- [EXCERPT PROVIDED]:

I will say that Paolini did make some pretty mature choices as far as his endings, choosing not to keep his main heroes together romantically.  (What, you didn't see that coming by the end of the first book? Wait, you cared?) I was actually impressed that he went through with it, because it offers that the rewards of heroics do not always bear sweet fruit. But apparently combining that with Galbatorix's chronic Offscreen Villainy and an anti-climax boss fight (at no point does he ride his badass black dragon) is a perfect fan outrage cocktail.  While I admit that I do not have record-breaking book sales, I can at least say I would have had Galbatorix jump on Shrukain and have a sky battle. I mean, at some point, you have to reach to bottom of your barrel of bad ideas. Of all the no-brainers Paolini's come up with, that one had to be the crown jewel.

I've seen some reviews that say that this series will be around for years to come, and become classic literature.  If you'll allow this fantasy lover one last piece of prophecy: no, it will not. Because a story is only as good as its ending. I read review after review of heartbroken fans who said the book left them cold, bereft, heartbroken. That, despite all the objections I would have had, they still loved the world and the characters and were stunned at the ending they all came to. If the book has a reputation for having a poor ending, it seriously takes the edge off the desire to slog through pointless chapters and bad prose. Herman Melville's Moby Dick got famous about a hundred years after his death, and that was because whaling as a major industry was dying, and people were looking for a voice that would preserve a way of American life. I don't think dragon fantasy is going to suddenly vanish, and even if it does, there are more skilled contenders out there.

Paolini certainly has the rest of his life, and all the free time in the world, to become a better writer. I expect his next book will sink like a stone if he doesn't. (Either that or he'll realize that the teat of Alagaesia is begging to be milked yet, and will go back to it.) Paolini had slick marketing and a premise with high juvenile appeal, both of which depended on him being 15. He's not 15 anymore, he's 28, and that crutch is gone. The demand upon him to deliver is just going to get bigger.

- [ROWS]:
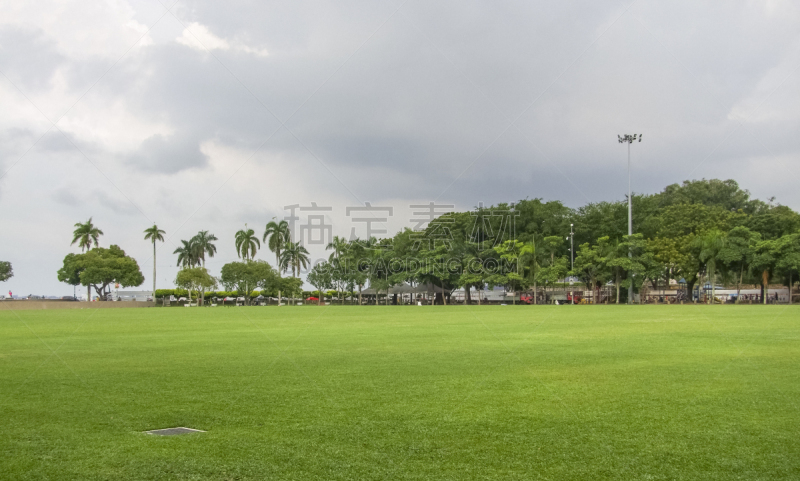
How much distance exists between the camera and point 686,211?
70375 millimetres

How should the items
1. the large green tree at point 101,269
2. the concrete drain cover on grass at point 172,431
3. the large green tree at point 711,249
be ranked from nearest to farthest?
the concrete drain cover on grass at point 172,431 < the large green tree at point 711,249 < the large green tree at point 101,269

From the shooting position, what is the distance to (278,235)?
346ft


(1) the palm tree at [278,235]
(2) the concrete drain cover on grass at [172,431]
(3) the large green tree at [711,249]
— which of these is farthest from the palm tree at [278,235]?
(2) the concrete drain cover on grass at [172,431]

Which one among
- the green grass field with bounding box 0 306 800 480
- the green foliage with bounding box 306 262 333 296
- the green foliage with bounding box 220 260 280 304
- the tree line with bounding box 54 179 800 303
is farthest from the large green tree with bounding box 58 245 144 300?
the green grass field with bounding box 0 306 800 480

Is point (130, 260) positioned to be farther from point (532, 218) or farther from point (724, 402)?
point (724, 402)

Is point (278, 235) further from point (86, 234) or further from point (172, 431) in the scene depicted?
point (172, 431)

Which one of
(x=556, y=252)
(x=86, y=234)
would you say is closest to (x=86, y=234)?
(x=86, y=234)

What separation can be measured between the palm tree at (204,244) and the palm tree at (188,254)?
1.58ft

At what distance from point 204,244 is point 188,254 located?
302 centimetres

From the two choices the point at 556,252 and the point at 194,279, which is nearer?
the point at 556,252

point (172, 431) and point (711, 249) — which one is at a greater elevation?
point (711, 249)

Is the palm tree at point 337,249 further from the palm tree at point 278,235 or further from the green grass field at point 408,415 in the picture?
the green grass field at point 408,415

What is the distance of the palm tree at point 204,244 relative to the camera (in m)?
104

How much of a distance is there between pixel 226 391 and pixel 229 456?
3.66 m
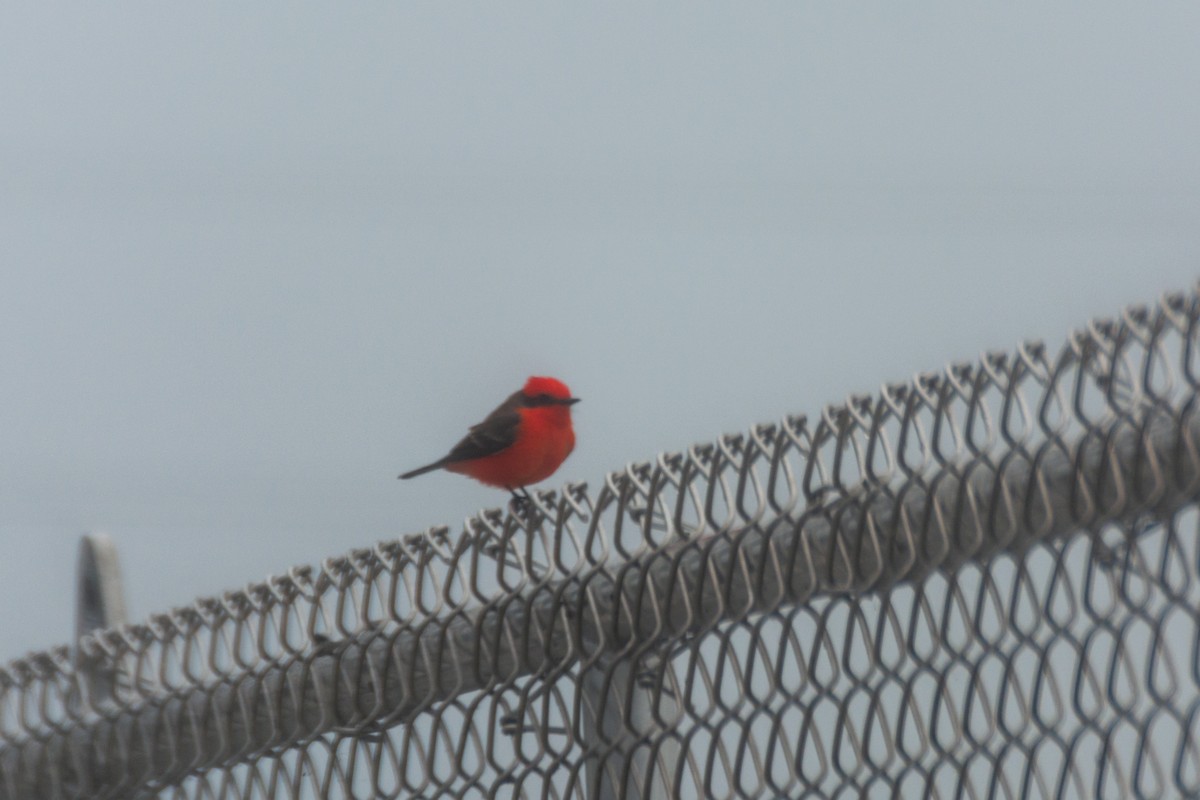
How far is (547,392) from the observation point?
3561 mm

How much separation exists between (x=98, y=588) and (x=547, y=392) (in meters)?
1.34

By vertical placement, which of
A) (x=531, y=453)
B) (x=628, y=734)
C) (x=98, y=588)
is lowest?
(x=628, y=734)

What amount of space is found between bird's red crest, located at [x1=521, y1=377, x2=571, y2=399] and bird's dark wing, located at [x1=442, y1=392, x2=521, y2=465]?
0.18 ft

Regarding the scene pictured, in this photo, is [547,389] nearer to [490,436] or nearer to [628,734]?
[490,436]

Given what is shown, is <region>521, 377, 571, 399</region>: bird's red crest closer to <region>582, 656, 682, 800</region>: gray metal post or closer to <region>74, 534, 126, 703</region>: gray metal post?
<region>74, 534, 126, 703</region>: gray metal post

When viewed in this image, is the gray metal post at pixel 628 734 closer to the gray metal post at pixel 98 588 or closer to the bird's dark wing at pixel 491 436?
the gray metal post at pixel 98 588

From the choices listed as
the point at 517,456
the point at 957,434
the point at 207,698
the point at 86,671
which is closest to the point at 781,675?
the point at 957,434

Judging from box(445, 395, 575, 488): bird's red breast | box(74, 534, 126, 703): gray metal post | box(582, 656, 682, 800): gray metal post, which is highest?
box(445, 395, 575, 488): bird's red breast

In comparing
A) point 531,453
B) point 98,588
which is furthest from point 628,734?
point 531,453

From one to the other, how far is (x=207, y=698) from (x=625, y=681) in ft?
2.57

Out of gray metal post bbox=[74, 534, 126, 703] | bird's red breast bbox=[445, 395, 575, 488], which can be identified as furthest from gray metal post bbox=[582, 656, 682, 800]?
bird's red breast bbox=[445, 395, 575, 488]

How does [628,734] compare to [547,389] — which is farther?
[547,389]

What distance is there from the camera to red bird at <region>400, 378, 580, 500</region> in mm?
3447

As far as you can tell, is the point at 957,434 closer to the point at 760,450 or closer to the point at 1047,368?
the point at 1047,368
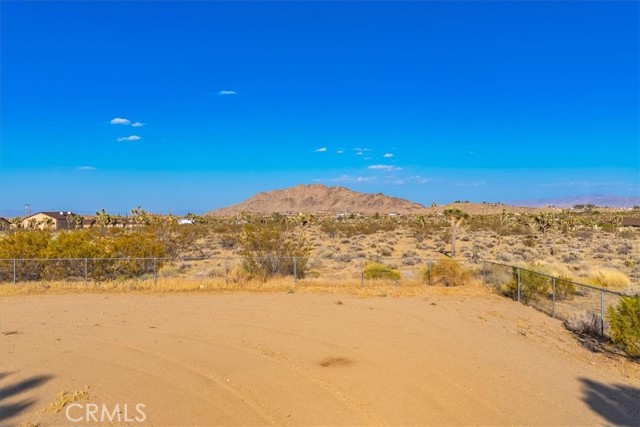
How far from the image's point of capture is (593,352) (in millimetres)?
12711

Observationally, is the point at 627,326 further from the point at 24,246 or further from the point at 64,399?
the point at 24,246

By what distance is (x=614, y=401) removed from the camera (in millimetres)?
9312

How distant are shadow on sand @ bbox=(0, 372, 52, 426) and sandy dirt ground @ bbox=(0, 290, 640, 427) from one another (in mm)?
40

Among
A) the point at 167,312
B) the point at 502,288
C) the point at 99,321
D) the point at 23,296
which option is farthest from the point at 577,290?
the point at 23,296

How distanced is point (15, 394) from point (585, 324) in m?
14.7

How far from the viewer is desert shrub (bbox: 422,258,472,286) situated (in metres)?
23.2

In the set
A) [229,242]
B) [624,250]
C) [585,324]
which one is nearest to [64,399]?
[585,324]

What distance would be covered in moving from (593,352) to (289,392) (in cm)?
837

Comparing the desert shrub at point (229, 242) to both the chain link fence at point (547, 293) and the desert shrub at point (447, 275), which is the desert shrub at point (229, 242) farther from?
the chain link fence at point (547, 293)

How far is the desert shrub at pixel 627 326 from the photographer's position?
12008mm

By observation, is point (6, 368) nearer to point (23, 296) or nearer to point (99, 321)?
point (99, 321)

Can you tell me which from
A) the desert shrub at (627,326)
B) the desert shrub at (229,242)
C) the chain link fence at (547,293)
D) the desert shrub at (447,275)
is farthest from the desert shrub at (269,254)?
the desert shrub at (229,242)

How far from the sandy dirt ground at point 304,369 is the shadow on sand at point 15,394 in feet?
0.13

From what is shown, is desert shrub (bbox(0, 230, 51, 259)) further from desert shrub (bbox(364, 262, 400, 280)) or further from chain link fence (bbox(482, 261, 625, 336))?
chain link fence (bbox(482, 261, 625, 336))
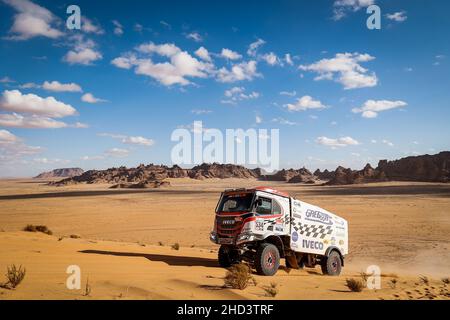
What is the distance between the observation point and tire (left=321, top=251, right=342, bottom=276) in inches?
548

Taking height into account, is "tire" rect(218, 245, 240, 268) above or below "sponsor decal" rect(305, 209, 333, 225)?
below

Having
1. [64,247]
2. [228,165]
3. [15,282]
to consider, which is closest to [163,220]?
[64,247]

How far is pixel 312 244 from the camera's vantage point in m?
13.4

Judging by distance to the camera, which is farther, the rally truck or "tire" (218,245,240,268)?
"tire" (218,245,240,268)

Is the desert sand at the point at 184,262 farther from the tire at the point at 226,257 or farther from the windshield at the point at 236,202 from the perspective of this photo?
the windshield at the point at 236,202

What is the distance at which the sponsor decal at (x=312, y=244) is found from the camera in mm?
13156

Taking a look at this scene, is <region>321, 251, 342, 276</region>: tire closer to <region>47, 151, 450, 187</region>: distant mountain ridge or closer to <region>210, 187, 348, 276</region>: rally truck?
<region>210, 187, 348, 276</region>: rally truck

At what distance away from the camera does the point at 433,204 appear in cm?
4334

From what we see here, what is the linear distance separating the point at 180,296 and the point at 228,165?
597 feet

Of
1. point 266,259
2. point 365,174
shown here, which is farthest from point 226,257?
point 365,174

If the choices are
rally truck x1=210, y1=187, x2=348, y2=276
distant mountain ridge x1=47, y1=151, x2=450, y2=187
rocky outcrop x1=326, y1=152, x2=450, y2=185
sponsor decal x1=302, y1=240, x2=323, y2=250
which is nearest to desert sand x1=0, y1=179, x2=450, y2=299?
rally truck x1=210, y1=187, x2=348, y2=276

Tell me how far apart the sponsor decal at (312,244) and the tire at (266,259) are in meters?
1.50

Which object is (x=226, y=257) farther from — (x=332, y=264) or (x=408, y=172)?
(x=408, y=172)

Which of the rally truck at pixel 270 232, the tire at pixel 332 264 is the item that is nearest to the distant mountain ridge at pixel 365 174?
the tire at pixel 332 264
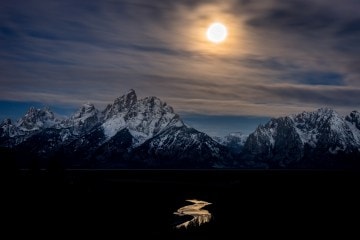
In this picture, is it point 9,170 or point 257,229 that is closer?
point 257,229

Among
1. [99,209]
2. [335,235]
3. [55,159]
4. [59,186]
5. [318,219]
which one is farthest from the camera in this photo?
[55,159]

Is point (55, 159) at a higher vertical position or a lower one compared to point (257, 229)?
higher

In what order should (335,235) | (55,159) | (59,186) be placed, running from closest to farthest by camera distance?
(335,235) < (59,186) < (55,159)

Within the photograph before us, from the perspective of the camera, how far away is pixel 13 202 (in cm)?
10706

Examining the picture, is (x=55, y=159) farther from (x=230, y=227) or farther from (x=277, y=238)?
(x=277, y=238)

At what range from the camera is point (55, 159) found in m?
168

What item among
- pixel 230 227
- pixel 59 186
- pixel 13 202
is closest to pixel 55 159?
pixel 59 186

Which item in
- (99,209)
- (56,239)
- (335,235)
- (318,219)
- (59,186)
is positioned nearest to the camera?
(56,239)

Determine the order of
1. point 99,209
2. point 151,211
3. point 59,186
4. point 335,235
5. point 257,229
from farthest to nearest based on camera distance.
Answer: point 59,186 → point 151,211 → point 99,209 → point 257,229 → point 335,235

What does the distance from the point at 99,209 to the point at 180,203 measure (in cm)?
5431

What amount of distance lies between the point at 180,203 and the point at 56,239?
97.6 meters

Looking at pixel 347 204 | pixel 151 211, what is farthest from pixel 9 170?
pixel 347 204

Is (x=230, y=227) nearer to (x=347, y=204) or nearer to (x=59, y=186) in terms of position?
(x=347, y=204)

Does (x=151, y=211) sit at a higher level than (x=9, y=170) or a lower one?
lower
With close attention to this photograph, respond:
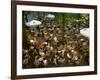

- [JOB A]: In the review of Paolini's dragon series, what age does the reviewer give for Paolini now?
- [JOB B]: Carry on the review of Paolini's dragon series from its last sentence.

- [ANSWER A]: He is 28.

- [ANSWER B]:
But regardless, I will gleefully sit and watch the reviews pile up and the TvTropes dueling begin.  You suck, Mr. Paolini, and you always have. The fact that you managed to sell so many books is merely a testament to your marketability, not your skill as a writer. I salute you, sir, for delivering on that bad ending I predicted so long ago. Because honestly, if you'd pulled out of that nosedive, I'd've been forced to admit you had some merit and maturity. And you have no ideas how difficult that would have been. So I'm grateful, sir, truly grateful.

Thank you for sucking, and teaching me how not to suck. Thank you for making me angry every time I looked at your books, or read them, so much so that that anger propelled me to my own keyboard to write something better.  Thank you for leading millions of teenage authors astray like a twisted pied piper, into that ashen land of regurgitation and derivativeness, from whence no literary agent or discerning public would ever allow their terrible story ideas to escape. Thank you for reminding us what happens when standards are poor and marketing is good. Thank you for populating your novel with paper-thin characters that were cooler than they were truthful.  Thank you for being so terrible that the wisest and most cynical among us would learn at an early age how to do proper literary critique, to take apart story and understand why certain things don't work no matter how much you try to force them, like romance between an elf and dragonrider farm boy. Thank you for making your dragons exactly like every other dragon ever.  And thank you for showing us what Star Wars would have looked like by way of Lord of the Rings and Dragonriders of Pern, because, you know, we really wanted to see that.  And most of all, thank you for birthing a generation of writers that would exclaim "His success be damned, I will never write that shitty!"
  • Mood: Tired
  • Listening to: Nana Mizuki - Justice to Believe
  • Reading: The Iron Thorn by Caitlin Kittredge
  • Watching: Sons of Anarchy
EDIT: If you like this journal entry, check out The Sarcastic Guide to Writing ebook [link] for exclusive content on world-building, character, and dialogue!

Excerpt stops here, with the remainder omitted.